# To do:
- 1) Retype the power plant passage from "Alstom built the" up to and including "Midleton, Co. Cork.".
- 2) In the records, rewrite the lines from the line with "In the INGRESO chart, what share is REGULAR?" up to and including the line with "Does the value", swapping "chart" for "graph" and leaving everything else unchanged; omit the pictures.

# Source extract:
*** Block opens ***

Alstom built the 430MW combined-cycle power plant for ESB Power Generation at Aghada, Ireland. The plant uses Alstom’s GT26 gas turbine with a low-NOx Environmental (EV) burner.

This contract was the second GT26-based contract signed by ESB, following the Synergen plant at Ringsend (Dublin), which went into commercial operation in 2002. The new plant is part of ESB’s plan to renew its generation portfolio with a new more efficient plant.

There are 81 Alstom GT24/GT26 units in commercial operation worldwide and the fleet has accumulated more than 2.2 million firing hours.

The 50Hz GT26 can produce at 59% net efficiency, claimed as the best for a combined cycle plant in this class, and a significant step to 60% net plant efficiency with the existing engine.

Alstom provided all engineering, procurement and construction services for the plant, in Midleton, Co. Cork.

*** Block closes ***

# Data excerpts:
*** Block opens ***

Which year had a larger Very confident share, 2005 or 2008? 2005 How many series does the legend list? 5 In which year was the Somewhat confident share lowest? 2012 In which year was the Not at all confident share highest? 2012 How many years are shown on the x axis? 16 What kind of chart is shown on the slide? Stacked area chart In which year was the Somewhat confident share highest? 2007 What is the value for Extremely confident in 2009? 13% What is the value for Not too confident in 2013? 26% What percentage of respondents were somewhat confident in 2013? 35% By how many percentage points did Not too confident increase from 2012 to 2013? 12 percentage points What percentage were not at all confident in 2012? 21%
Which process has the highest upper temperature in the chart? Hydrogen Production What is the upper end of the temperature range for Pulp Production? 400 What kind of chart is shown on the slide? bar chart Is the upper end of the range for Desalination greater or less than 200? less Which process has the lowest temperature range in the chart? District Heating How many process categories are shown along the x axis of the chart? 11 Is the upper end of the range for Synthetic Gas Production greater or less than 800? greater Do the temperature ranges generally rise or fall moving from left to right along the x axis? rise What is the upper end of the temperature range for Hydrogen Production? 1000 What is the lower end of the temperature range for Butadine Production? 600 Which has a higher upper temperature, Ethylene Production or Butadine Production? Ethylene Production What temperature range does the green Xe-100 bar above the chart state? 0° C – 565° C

*** Block closes ***
*** Block opens ***

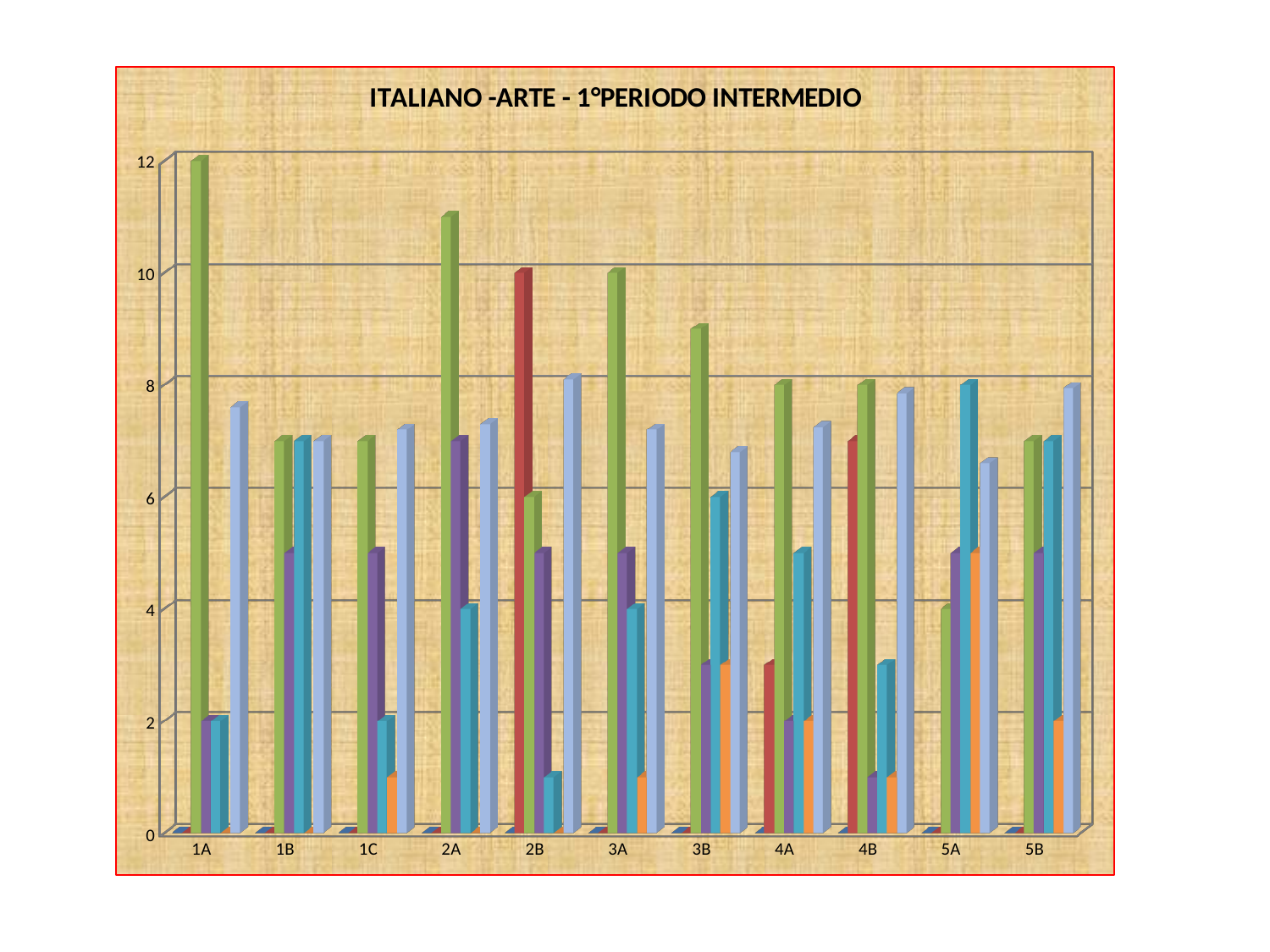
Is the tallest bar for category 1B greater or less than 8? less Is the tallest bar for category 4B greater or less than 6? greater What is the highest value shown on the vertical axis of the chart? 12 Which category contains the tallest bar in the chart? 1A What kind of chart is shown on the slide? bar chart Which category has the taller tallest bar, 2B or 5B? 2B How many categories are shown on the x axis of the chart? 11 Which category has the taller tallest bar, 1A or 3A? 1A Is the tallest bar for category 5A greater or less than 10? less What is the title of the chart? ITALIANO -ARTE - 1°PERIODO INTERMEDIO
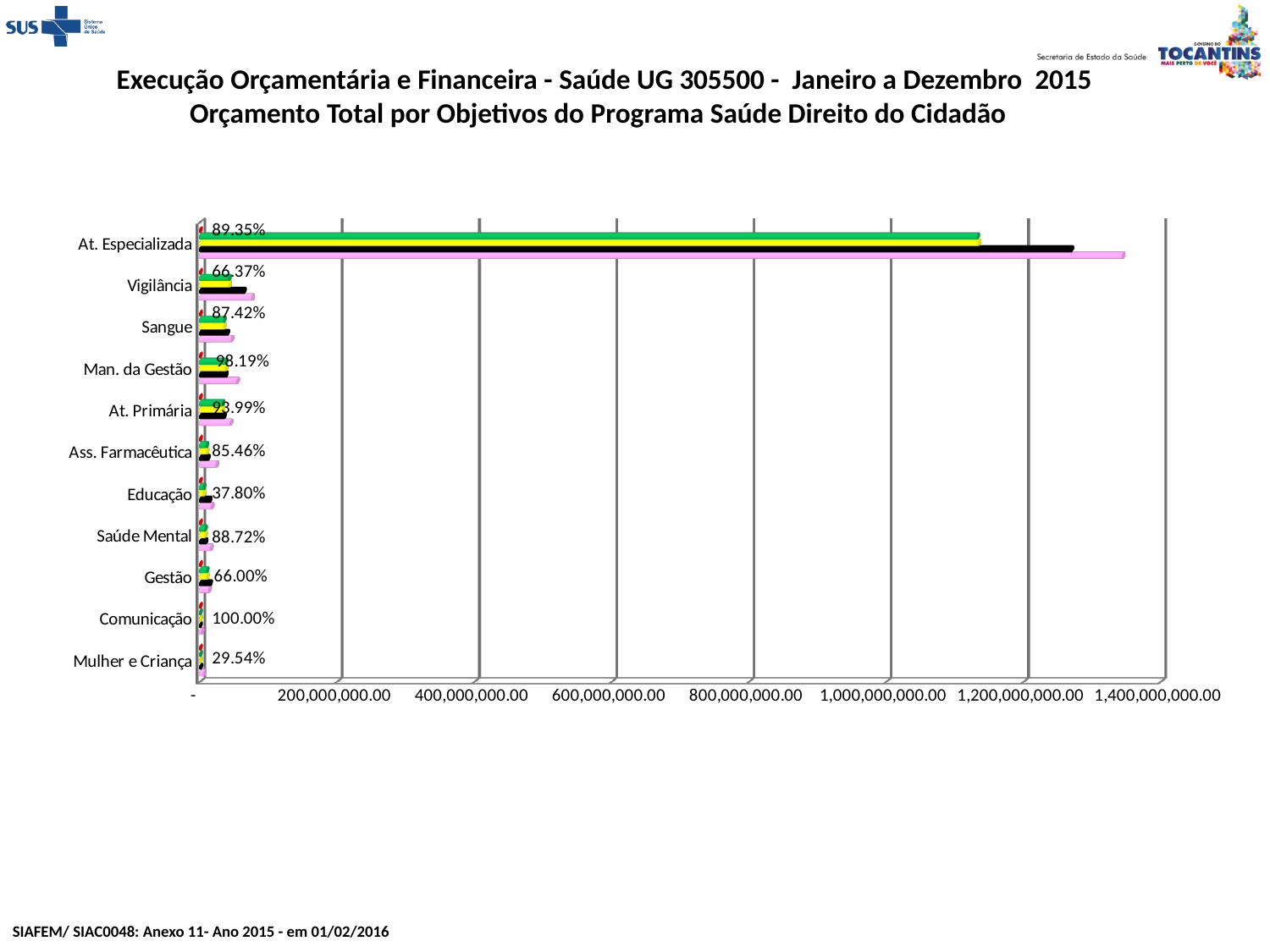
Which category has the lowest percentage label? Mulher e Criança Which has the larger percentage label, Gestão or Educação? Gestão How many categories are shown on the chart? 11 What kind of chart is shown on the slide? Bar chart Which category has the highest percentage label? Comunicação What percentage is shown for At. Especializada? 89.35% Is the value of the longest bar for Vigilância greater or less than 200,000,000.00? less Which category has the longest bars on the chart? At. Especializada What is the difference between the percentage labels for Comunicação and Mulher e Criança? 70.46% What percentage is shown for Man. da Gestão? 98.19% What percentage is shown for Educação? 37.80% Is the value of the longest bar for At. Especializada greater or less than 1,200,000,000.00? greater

*** Block closes ***
*** Block opens ***

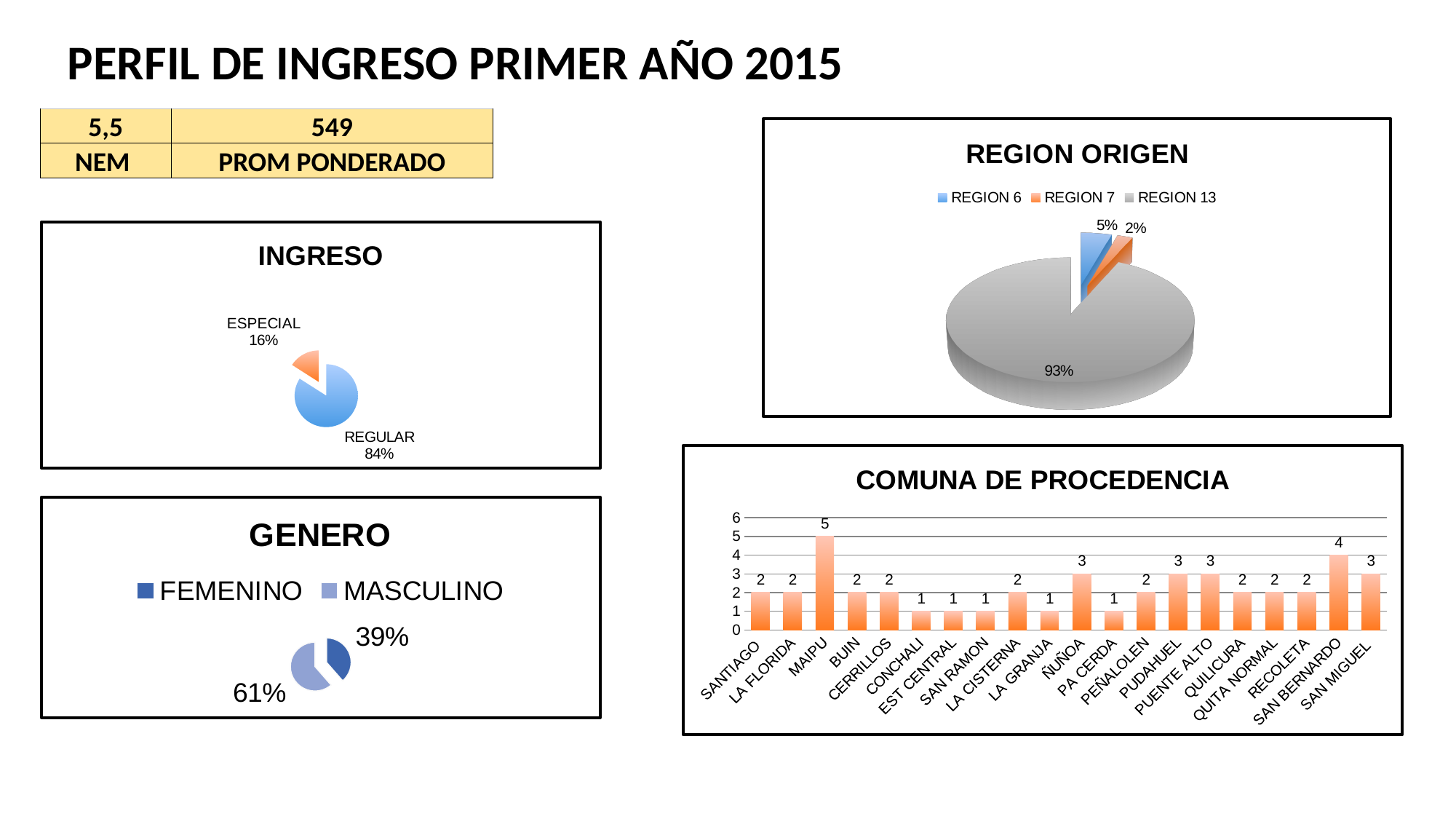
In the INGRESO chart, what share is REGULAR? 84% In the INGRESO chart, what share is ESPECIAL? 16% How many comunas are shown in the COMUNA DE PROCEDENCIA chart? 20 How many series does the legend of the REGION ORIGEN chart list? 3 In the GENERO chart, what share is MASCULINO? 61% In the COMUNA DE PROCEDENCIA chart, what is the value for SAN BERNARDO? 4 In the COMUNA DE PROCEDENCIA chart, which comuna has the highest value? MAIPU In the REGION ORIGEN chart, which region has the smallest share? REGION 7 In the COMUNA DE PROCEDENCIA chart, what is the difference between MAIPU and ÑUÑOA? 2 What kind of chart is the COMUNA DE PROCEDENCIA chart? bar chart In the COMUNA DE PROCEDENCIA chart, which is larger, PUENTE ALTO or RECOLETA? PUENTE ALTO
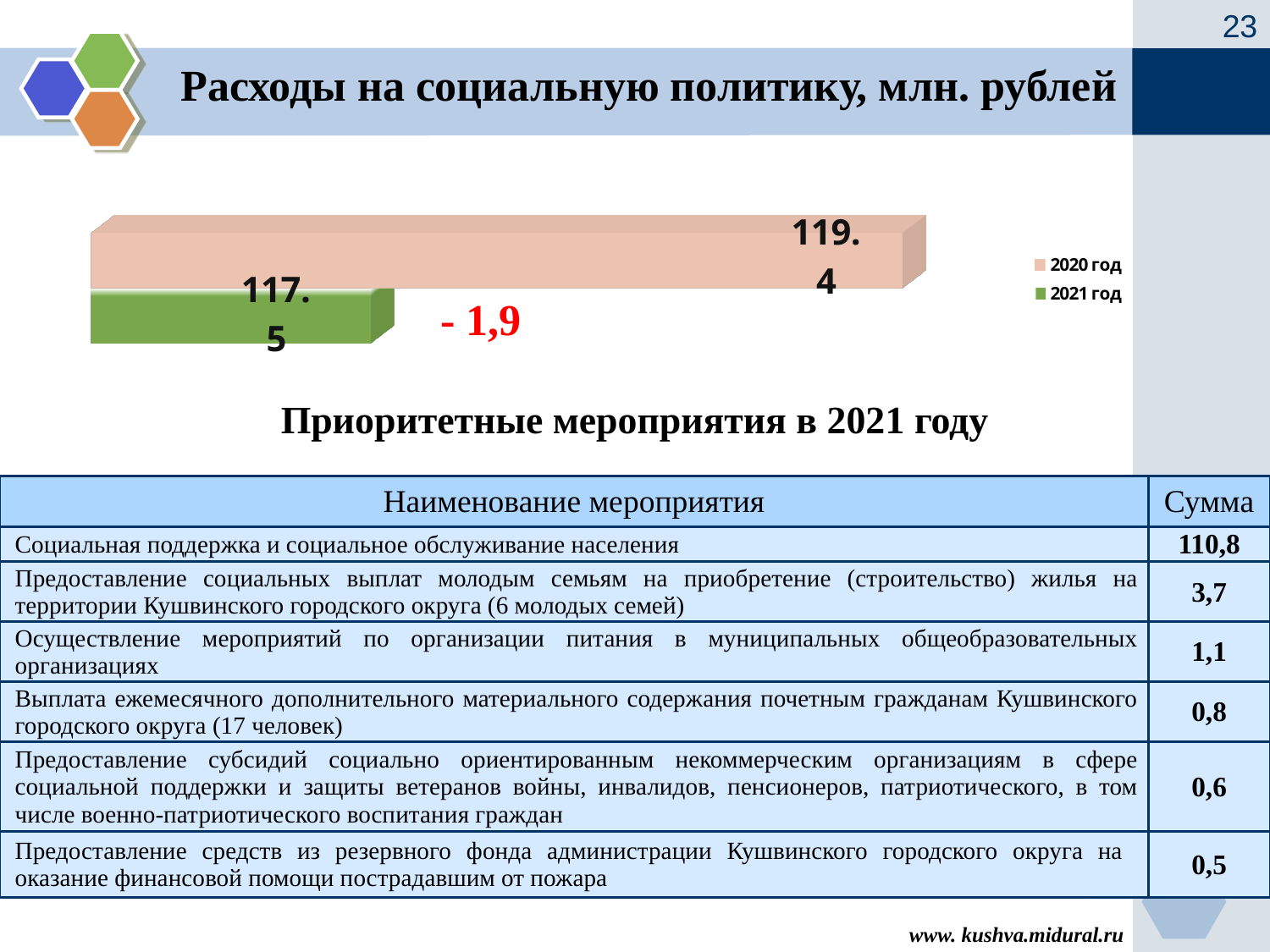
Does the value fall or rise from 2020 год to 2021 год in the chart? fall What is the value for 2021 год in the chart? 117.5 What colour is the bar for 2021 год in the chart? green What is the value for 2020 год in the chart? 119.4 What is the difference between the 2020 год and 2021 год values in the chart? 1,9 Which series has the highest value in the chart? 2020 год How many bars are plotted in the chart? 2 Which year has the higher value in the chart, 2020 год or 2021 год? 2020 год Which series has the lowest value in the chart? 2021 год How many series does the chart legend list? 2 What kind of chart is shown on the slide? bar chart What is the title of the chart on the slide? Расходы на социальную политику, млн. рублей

*** Block closes ***

# Results:
- 1)
Alstom built the 430MW combined-cycle power plant for ESB Power Generation at Aghada, Ireland. The plant uses Alstom’s GT26 gas turbine with a low-NOx Environmental (EV) burner.

This contract was the second GT26-based contract signed by ESB, following the Synergen plant at Ringsend (Dublin), which went into commercial operation in 2002. The new plant is part of ESB’s plan to renew its generation portfolio with a new more efficient plant.

There are 81 Alstom GT24/GT26 units in commercial operation worldwide and the fleet has accumulated more than 2.2 million firing hours.

The 50Hz GT26 can produce at 59% net efficiency, claimed as the best for a combined cycle plant in this class, and a significant step to 60% net plant efficiency with the existing engine.

Alstom provided all engineering, procurement and construction services for the plant, in Midleton, Co. Cork.

- 2)
In the INGRESO graph, what share is REGULAR? 84% In the INGRESO graph, what share is ESPECIAL? 16% How many comunas are shown in the COMUNA DE PROCEDENCIA graph? 20 How many series does the legend of the REGION ORIGEN graph list? 3 In the GENERO graph, what share is MASCULINO? 61% In the COMUNA DE PROCEDENCIA graph, what is the value for SAN BERNARDO? 4 In the COMUNA DE PROCEDENCIA graph, which comuna has the highest value? MAIPU In the REGION ORIGEN graph, which region has the smallest share? REGION 7 In the COMUNA DE PROCEDENCIA graph, what is the difference between MAIPU and ÑUÑOA? 2 What kind of graph is the COMUNA DE PROCEDENCIA graph? bar graph In the COMUNA DE PROCEDENCIA graph, which is larger, PUENTE ALTO or RECOLETA? PUENTE ALTO
Does the value fall or rise from 2020 год to 2021 год in the graph? fall What is the value for 2021 год in the graph? 117.5 What colour is the bar for 2021 год in the graph? green What is the value for 2020 год in the graph? 119.4 What is the difference between the 2020 год and 2021 год values in the graph? 1,9 Which series has the highest value in the graph? 2020 год How many bars are plotted in the graph? 2 Which year has the higher value in the graph, 2020 год or 2021 год? 2020 год Which series has the lowest value in the graph? 2021 год How many series does the graph legend list? 2 What kind of graph is shown on the slide? bar graph What is the title of the graph on the slide? Расходы на социальную политику, млн. рублей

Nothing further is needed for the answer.